(Collected data)
++++++
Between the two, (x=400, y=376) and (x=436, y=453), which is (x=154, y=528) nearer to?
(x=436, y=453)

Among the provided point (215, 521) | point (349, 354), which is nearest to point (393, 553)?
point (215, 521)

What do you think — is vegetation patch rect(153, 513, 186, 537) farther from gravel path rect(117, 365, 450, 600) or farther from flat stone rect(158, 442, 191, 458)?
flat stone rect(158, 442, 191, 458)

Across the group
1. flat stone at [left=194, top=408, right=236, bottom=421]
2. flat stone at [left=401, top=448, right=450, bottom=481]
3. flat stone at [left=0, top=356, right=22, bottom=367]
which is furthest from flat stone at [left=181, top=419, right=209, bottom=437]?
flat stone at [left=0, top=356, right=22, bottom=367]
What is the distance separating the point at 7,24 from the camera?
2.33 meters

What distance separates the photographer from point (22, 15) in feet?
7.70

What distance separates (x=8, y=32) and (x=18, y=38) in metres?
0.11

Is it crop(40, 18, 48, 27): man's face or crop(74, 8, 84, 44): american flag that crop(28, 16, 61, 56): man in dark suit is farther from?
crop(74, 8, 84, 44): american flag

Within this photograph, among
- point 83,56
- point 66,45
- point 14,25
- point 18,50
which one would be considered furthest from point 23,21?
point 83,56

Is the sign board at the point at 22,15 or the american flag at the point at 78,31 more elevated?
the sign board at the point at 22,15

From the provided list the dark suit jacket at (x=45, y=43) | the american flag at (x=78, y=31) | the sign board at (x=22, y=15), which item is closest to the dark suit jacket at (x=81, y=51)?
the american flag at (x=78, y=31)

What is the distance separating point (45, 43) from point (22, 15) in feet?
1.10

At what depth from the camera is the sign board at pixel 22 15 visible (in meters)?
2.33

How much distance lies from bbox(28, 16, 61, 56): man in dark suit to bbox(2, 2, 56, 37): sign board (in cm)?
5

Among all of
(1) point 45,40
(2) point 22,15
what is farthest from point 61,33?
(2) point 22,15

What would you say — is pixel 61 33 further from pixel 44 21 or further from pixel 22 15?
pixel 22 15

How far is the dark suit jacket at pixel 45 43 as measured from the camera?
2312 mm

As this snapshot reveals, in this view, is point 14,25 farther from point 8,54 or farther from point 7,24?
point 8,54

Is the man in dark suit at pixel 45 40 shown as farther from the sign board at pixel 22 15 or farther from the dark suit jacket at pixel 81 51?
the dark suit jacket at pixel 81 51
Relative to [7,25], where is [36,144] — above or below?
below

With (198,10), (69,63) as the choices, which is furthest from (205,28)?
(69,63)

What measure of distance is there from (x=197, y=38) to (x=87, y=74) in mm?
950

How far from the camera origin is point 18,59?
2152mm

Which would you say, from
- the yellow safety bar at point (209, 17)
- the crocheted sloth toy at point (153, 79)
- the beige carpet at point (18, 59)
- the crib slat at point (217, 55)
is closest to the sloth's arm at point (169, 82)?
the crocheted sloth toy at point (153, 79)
++++++
## Description of the task
Transcribe, word for word, every line from the one containing "Is the sign board at the" through the final line of the entries, and nothing else.

## Response
Is the sign board at the point at 22,15 or the american flag at the point at 78,31 more elevated?
the sign board at the point at 22,15

From the provided list the dark suit jacket at (x=45, y=43) | the american flag at (x=78, y=31) | the sign board at (x=22, y=15), which item is closest to the dark suit jacket at (x=81, y=51)?
the american flag at (x=78, y=31)

What is the distance separating point (45, 43) from point (22, 15) in feet?
1.10

At what depth from the camera is the sign board at pixel 22 15 visible (in meters)?
2.33

How much distance lies from bbox(28, 16, 61, 56): man in dark suit to bbox(2, 2, 56, 37): sign board (in cm)?
5

Among all of
(1) point 45,40
(2) point 22,15
what is farthest from point 61,33?
(2) point 22,15

What would you say — is pixel 61 33 further from pixel 44 21 or further from pixel 22 15?
pixel 22 15

How far is the dark suit jacket at pixel 45 43 as measured from the camera?
2312 mm

As this snapshot reveals, in this view, is point 14,25 farther from point 8,54 or farther from point 7,24?
point 8,54

Is the man in dark suit at pixel 45 40 shown as farther from the sign board at pixel 22 15 or farther from the dark suit jacket at pixel 81 51?
the dark suit jacket at pixel 81 51
Relative to [7,25], where is [36,144] — above or below?
below

With (198,10), (69,63) as the choices, which is furthest from (205,28)?
(69,63)

What measure of distance is there from (x=197, y=38) to (x=87, y=74) in mm?
950

How far from the camera origin is point 18,59?
2152mm

Which would you say, from
- the yellow safety bar at point (209, 17)
- the crocheted sloth toy at point (153, 79)
- the beige carpet at point (18, 59)
- the crib slat at point (217, 55)
is closest to the sloth's arm at point (169, 82)?
the crocheted sloth toy at point (153, 79)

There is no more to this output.